### Selected extract
(begin)

WHILE SOCIETY HAS REALIZED ENORMOUS ECONOMIC ADVANCES over the last several decades, these gains have not been shared equally, according to World Bank CEO Kristalina Georgieva, who delivered the 2017 Robert S. McNamara Lecture on War and Peace last fall.

“We are healthier,” she said. “We are wealthier. Some of us in this room, because of advancements in technology, are going to live to be 120.” However, she warned, “behind the averages, we ought to recognize a very ugly trend in far too many places, and it is where extreme poverty is not only not shrinking, it is actually growing.”

When Robert S. McNamara retired from the World Bank as its president in 1981, Georgieva said, 42 percent of society lived in poverty. Today, poverty has shrunk to 800 million out of a 7.3 billion population (about 11 percent). However, intractable wars and steep population growth have sunk much of the world’s population into even greater poverty.

“Climate change has also impacted poor countries disproportionately hard,” she noted. “If you look at the extreme weather over the last years, time and again it would devastate already impoverished populations. Countries that are wealthier, with better institutions, can withstand these shocks much better. Poor countries, fragile countries, cannot.”

(end)

### What the task asks
Reproduce the passage on the McNamara lecture word for word, from "WHILE SOCIETY HAS" up to and including "Peace last fall.".

### Data
(begin)

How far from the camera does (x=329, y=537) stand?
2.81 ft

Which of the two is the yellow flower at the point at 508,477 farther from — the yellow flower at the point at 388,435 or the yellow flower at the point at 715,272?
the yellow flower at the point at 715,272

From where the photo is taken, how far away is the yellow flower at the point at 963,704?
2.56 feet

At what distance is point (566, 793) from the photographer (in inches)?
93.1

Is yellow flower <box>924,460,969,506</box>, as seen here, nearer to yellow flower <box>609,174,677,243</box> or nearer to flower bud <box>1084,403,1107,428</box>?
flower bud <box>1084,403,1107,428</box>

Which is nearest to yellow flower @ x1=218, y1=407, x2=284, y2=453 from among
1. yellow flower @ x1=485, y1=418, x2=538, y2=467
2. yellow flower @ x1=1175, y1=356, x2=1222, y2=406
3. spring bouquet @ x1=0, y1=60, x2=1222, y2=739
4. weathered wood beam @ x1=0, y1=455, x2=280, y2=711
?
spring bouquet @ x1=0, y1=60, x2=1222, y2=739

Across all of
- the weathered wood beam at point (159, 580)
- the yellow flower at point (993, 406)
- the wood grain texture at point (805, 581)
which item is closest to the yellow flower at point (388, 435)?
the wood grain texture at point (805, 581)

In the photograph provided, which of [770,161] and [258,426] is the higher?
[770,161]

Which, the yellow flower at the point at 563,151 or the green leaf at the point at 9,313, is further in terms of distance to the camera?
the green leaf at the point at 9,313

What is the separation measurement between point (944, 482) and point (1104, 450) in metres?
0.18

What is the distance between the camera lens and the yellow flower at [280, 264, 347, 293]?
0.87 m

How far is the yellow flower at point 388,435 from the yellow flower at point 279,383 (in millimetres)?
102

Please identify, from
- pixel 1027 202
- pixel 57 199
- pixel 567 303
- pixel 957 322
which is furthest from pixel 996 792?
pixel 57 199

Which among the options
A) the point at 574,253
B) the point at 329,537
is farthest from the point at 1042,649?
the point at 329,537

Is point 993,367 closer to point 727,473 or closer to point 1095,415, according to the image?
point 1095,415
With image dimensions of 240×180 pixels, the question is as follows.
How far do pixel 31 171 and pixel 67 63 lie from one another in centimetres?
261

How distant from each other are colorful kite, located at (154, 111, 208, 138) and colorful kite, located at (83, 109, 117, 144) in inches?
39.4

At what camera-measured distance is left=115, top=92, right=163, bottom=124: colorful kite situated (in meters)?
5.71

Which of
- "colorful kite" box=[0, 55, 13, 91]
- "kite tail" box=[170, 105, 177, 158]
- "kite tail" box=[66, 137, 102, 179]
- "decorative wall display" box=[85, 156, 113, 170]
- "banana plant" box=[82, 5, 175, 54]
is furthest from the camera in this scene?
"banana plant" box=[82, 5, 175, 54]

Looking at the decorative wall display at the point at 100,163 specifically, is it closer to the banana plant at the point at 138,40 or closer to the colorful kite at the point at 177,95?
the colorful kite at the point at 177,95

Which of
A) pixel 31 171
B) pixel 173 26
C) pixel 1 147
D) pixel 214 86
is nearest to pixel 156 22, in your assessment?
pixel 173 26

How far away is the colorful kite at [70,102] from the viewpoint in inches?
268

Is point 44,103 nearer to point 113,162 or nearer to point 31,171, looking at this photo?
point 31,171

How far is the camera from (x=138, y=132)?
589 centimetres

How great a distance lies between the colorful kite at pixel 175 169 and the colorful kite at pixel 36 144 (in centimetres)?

(end)

### The reply
WHILE SOCIETY HAS REALIZED ENORMOUS ECONOMIC ADVANCES over the last several decades, these gains have not been shared equally, according to World Bank CEO Kristalina Georgieva, who delivered the 2017 Robert S. McNamara Lecture on War and Peace last fall.